Decide whether each statement agrees with the MRIO passage below, answering yes or no and quoting the deciding words: 1. MRIO tables can be used to analyze how international trade affects biodiversity. 2. Environmental accounts are one of the basic building blocks of EE MRIO models. 3. EE MRIO analysis is being used less and less to inform policy makers.

> SELECTION:
+ + + + +
Research questions that can be answered using MRIO tables range from calculating the carbon footprint of nations \cite{tukker2014_Global, kanemoto2016_Mapping} and households \cite{ivanova2016_Environmental}, to analysing the impacts of international trade on biodiversity \cite{lenzen2012_International, verones2017_Resource, marques2019_Increasing}, to investigations of the material requirements of the current global economy \cite{wiedmann2013_material}. In addition, EE MRIO analysis is increasingly used to inform policy makers about connections, trade-offs and synergies across environmental and social issues \cite{simas2014_Bad, simas2017_Correlation, vivanco2018_Nexus, wood2020_peak}.

\subsection*{The MRIO framework}


The basic building blocks of EE MRIO models are (1) domestic input-output (IO) tables linked with (2) detailed bilateral trade data and extended with (3) environmental accounts \cite{wiedmann2011_Quo}.
+ + + + +
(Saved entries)

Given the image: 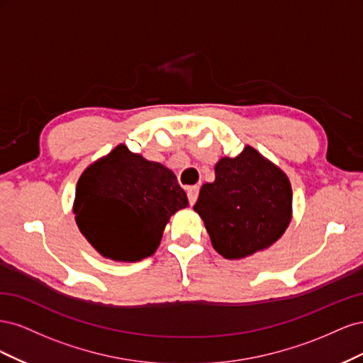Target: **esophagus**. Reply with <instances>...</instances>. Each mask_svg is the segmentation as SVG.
<instances>
[{
    "mask_svg": "<svg viewBox=\"0 0 363 363\" xmlns=\"http://www.w3.org/2000/svg\"><path fill=\"white\" fill-rule=\"evenodd\" d=\"M199 192H200V188H199V186H191V188L188 189V199H189L191 206H192V204H195L196 199H199Z\"/></svg>",
    "mask_w": 363,
    "mask_h": 363,
    "instance_id": "obj_1",
    "label": "esophagus"
}]
</instances>
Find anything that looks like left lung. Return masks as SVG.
I'll use <instances>...</instances> for the list:
<instances>
[{"mask_svg":"<svg viewBox=\"0 0 363 363\" xmlns=\"http://www.w3.org/2000/svg\"><path fill=\"white\" fill-rule=\"evenodd\" d=\"M194 211L211 236L213 248L228 260L269 248L292 219V188L288 175L247 145L236 157L215 164V182L204 183Z\"/></svg>","mask_w":363,"mask_h":363,"instance_id":"8db88e82","label":"left lung"}]
</instances>
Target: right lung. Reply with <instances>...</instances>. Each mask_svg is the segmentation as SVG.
+ + + + +
> CORRECT RESPONSE:
1. Yes: "analysing the impacts of international trade on biodiversity"
2. Yes: "extended with (3) environmental accounts"
3. No: "EE MRIO analysis is increasingly used to inform policy makers"